Em debate tenso, servidores exigem retirada de reforma da Previdência do Ceará

A Federação dos Trabalhadores no Serviço Público Municipal do Estado do Ceará (Fetamce) participou de Audiência Pública realizada na Assembleia Legislativa do Ceará realizada nesta segunda-feira, 16 de dezembro, que discutiu as propostas que reformam a Previdência do Estado do Ceará, apresentadas pelo governador Camilo Santana (PT).

As centenas de pessoas que lotaram o auditório Murilo Aguiar, em um público formado por representantes de sindicatos e movimentos sociais, servidores públicos, centrais sindicais e estudantes, ecoaram, de forma unificada discursos contra as medidas.

No debate, os trabalhadores chamaram a atenção dos parlamentares que se posicionaram contra a Reforma do Governo Bolsonaro e que hoje estão a favor das propostas enviadas pelo Governo do Ceará – ainda pior que a proposição federal.

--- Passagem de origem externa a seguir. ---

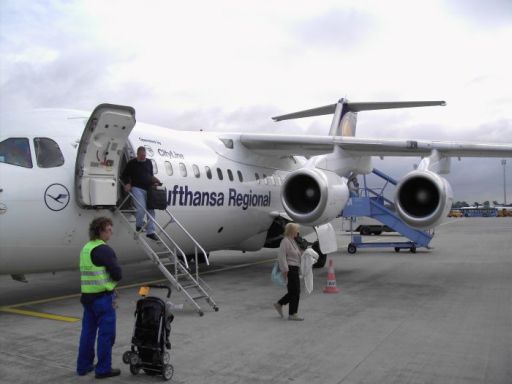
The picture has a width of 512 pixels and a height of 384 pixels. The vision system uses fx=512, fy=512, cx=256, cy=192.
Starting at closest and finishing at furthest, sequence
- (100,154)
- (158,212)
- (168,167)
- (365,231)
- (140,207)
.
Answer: (100,154) → (140,207) → (158,212) → (168,167) → (365,231)

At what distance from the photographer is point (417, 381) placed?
4.66 metres

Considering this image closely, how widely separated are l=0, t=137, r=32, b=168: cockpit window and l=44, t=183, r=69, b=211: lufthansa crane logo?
46cm

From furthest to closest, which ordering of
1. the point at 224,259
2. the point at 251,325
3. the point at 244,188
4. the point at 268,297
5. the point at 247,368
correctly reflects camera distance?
the point at 224,259 → the point at 244,188 → the point at 268,297 → the point at 251,325 → the point at 247,368

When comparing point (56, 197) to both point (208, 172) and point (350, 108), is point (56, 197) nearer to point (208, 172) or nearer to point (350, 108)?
point (208, 172)

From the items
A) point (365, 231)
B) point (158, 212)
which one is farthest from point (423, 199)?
point (365, 231)

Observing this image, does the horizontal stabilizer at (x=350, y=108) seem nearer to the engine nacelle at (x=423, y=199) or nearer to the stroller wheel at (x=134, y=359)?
the engine nacelle at (x=423, y=199)

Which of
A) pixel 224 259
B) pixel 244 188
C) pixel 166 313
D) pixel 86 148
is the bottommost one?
pixel 224 259

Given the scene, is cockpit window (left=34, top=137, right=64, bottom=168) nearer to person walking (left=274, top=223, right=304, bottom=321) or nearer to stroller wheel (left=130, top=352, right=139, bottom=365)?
person walking (left=274, top=223, right=304, bottom=321)

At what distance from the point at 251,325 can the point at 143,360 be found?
2350 mm

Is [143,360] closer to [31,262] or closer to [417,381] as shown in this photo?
[417,381]

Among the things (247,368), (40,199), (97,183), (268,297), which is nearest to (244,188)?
(268,297)

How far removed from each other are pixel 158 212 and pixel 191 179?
1144 mm

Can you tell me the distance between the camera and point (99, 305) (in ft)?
15.6

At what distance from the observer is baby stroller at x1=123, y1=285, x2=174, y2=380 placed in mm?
4699
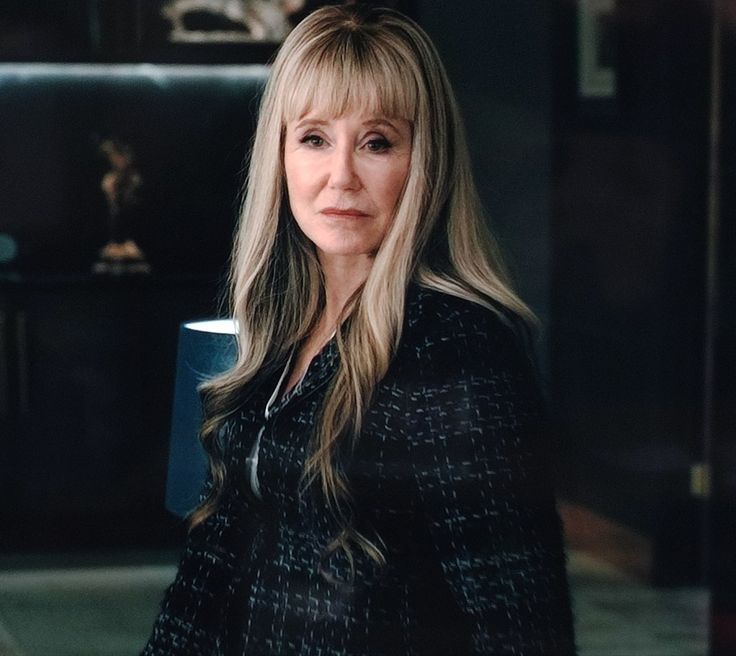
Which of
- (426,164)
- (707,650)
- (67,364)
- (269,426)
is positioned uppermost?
(426,164)

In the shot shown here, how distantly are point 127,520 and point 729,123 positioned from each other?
3.04 feet

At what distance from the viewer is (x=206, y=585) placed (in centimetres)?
78

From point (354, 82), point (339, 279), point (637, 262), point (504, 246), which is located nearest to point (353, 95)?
point (354, 82)

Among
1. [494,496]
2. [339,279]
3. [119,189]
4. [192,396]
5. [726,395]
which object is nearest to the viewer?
[494,496]

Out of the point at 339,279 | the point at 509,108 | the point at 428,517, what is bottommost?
the point at 428,517

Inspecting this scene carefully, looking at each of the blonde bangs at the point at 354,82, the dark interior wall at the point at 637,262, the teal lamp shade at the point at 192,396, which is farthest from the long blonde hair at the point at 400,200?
the dark interior wall at the point at 637,262

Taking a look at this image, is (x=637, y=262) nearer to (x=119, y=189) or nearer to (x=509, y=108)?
(x=509, y=108)

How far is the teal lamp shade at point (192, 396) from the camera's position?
0.87 meters

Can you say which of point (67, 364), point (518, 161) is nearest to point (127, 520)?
point (67, 364)

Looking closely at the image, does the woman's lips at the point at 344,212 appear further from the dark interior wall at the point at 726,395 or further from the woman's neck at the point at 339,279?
the dark interior wall at the point at 726,395

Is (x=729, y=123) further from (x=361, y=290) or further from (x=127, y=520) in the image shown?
(x=361, y=290)

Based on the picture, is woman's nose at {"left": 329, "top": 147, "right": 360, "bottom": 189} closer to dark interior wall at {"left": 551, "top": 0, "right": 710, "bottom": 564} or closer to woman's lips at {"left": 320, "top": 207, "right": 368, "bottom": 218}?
woman's lips at {"left": 320, "top": 207, "right": 368, "bottom": 218}

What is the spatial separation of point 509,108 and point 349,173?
4.87 ft

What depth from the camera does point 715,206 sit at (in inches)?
68.9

O movimento sindical deixou claro que, independente do espectro político, quem votar a favor da reforma da previdência será duramente criticado e passará a enfrentar forte oposição das organizações dos trabalhadores.

Os sindicatos reclamam que em menos de uma semana de envio à Assembleia, o pacote da reforma estadual está “praticamente pronto para ser votado”. Apesar dos embates, a base do Governo Camilo mantém a tramitação normal da matéria, sem dar esperanças de que a votação da reforma possa ficar para 2020.

“Na audiência, mostramos muita disposição para lutar para barrar a reforma da previdência. O Governador e os deputados estaduais não podem passar por cima da vontade popular. Queremos que cada um dos representantes do povo na Assembleia sejam transparentes e digam se são a favor ou contra. Recua, Camilo”, destaca Enedina Soares, presidente da Fetamce.

A dirigente também mostrou preocupação com impacto da proposição nos municípios, haja vista que a chamada PEC Paralela da Previdência que tramita no Congresso já prevê que no momento em que Estados reformarem as aposentadorias as regras sejam automaticamente aplicadas nas cidades. Hoje, um terço dos municípios cearenses têm regime próprio de previdência.

“Não é possível que um governador, dito de esquerda, atravesse a rua desrespeitando as faixas da Democracia. Não é possível que o governador de esquerda não chame nenhuma entidade sindical para o debate. Se há uma crise fiscal no Ceará, se há crise na Previdência, tem que discutir com os servidores e seus sindicatos”, afirmou Anízio Melo, presidente da APEOC e FETENE.

Regras

Entre as principais mudanças propostas pela reforma da Previdência de Camilo, estão o aumento da idade mínima para se aposentar, que passariam dos atuais 55 para 62 anos, no caso das mulheres, e de 60 para 65 anos, para os homens. Categorias como professores, policiais e agentes penitenciários, por exemplo, têm regras próprias – não se encaixam nesse perfil.

Além disso, as alíquotas também devem aumentar, inclusive com a inclusão de pensionistas e aposentados.

Traidores que fizeram o pedido de urgência

Foram 12 deputados que pediram urgência na tramitação do projeto que altera a aposentadoria dos servidores: Antônio Granja (PDT); Sérgio Aguiar (PDT); Jeová Mota (PDT); Marcos Sobreira (PDT); Leonardo Araújo (PDT); Erika Amorim (PSD); Nezinho Farias (PDT); Fernando Hugo (PP); Tin Gomes (PDT); Romeu Aldigueri (PDT); e Queiroz Filho (PDT).

Em tempo: o deputado Acrísio Sena (PT) chegou a integrar a lista, mas pediu ao líder do Governo que seu nome fosse retirado da relação de solicitantes.

Trâmite na assembleia

Dois projetos foram enviados à Assembleia com as mudanças na Previdência dos servidores. Um deles é um projeto de lei complementar (PLC), que tramita em regime de urgência e dispõe sobre as regras, e o outro é uma proposta de emenda à Constituição, que trata da idade mínima. A previsão é que o PLC seja votado até o fim da semana que vem.

Paralisação

Na quarta-feira, dia 18, é Paralisação Geral da Educação Estadual, todos na Assembleia Legislativa, às 9 da manhã, para dizer NÃO à Reforma da Previdência do Ceará.